Table 1: Table containing the average concentration of maltose formation, calculated by constructing standard curve with standard error mean and the enzymatic activity in the presence of different dose of henna leave extracts. Acarbose, standard drug was used as a positive control

Untreated one was considered as 100% enzymatic activity. Similarly the disaccharide formation, measured by maltose standard curve, was found to have linearly decreased order upto 10 μg mL-1 (Table 1) with the increase of inhibitor concentration and the lowest amount of maltose 47.78 μg mL-1 was shown in the presence of 10 μg mL-1 of inhibitor concentration. Duplicate sample were there and result were steady for each experiment. Acarbose, standard drug for α-amylase enzyme inhibition, was used as a positive control. Acarbose, at 10 μg mL-1 concentration, reduced the enzymatic activity by 76.30% compared to untreated sample.

Lawsonia inermis, on the other hand in Fig. 2, acetic acid induced writhing test, showed 16.33,14, 11.66, 11 times mean writhing at the doses of 200, 300, 400 and 500 mg kg-1 of the extract, respectively. Diclofenac treated group was termed as positive control, that showed 5 mean writhing at a dose 20 mg kg-1. In contrast, negative control, was treated with 0.9% saline, showed 20.33 times mean writhing. Each group consists of three male Swiss Albino mice of 4-5 weeks age and weight range from 20-25 g.

Information given:
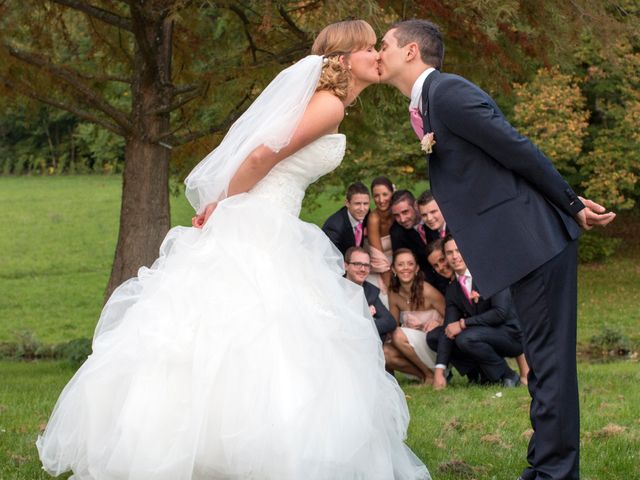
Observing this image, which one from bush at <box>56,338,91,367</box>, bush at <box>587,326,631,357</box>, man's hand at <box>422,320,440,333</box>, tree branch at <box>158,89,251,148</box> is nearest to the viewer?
man's hand at <box>422,320,440,333</box>

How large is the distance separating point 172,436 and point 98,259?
19.2 meters

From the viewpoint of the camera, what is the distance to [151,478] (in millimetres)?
4305

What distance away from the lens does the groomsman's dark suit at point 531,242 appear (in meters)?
4.42

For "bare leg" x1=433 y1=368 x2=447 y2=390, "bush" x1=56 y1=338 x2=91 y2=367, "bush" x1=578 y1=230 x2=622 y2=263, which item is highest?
"bare leg" x1=433 y1=368 x2=447 y2=390

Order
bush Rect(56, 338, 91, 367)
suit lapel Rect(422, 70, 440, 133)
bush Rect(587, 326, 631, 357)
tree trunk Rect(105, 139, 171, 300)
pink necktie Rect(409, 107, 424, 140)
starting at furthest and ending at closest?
bush Rect(587, 326, 631, 357) → bush Rect(56, 338, 91, 367) → tree trunk Rect(105, 139, 171, 300) → pink necktie Rect(409, 107, 424, 140) → suit lapel Rect(422, 70, 440, 133)

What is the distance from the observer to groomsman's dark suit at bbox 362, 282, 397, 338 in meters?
8.42

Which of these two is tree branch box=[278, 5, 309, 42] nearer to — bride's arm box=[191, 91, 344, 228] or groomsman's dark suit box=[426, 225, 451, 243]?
groomsman's dark suit box=[426, 225, 451, 243]

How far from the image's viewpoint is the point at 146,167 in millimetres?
9898

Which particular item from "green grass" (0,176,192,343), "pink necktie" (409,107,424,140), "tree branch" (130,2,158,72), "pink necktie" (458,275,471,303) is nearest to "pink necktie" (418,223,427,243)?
"pink necktie" (458,275,471,303)

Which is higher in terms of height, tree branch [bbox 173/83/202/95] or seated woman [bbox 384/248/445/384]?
tree branch [bbox 173/83/202/95]

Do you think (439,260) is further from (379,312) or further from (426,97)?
(426,97)

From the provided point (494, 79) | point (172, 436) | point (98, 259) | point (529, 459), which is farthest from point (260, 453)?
point (98, 259)

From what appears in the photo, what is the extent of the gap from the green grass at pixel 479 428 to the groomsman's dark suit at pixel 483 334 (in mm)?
263

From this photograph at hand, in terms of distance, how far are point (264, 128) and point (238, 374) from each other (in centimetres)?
115
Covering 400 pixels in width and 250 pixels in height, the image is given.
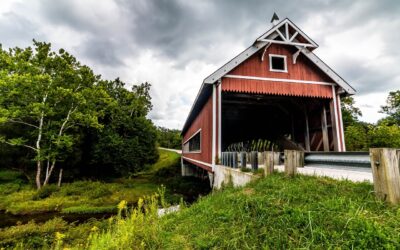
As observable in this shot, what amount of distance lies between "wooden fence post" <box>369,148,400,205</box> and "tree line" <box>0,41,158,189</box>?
1750cm

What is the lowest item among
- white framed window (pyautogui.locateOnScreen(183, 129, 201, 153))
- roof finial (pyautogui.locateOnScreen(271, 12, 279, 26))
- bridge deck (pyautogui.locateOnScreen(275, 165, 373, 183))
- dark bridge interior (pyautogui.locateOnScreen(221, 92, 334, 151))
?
bridge deck (pyautogui.locateOnScreen(275, 165, 373, 183))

Things to do:
A) In the henna study excerpt, by what percentage did acarbose at 10 μg mL-1 reduce enzymatic activity compared to the untreated sample?
B) List every dose of Lawsonia inermis extract tested in the acetic acid induced writhing test in the henna study excerpt.
The listing has no connection to the henna study excerpt.

Task-by-task results:
A) It reduced enzymatic activity by 76.30%.

B) 200 mg kg-1, 300 mg kg-1, 400 mg kg-1, 500 mg kg-1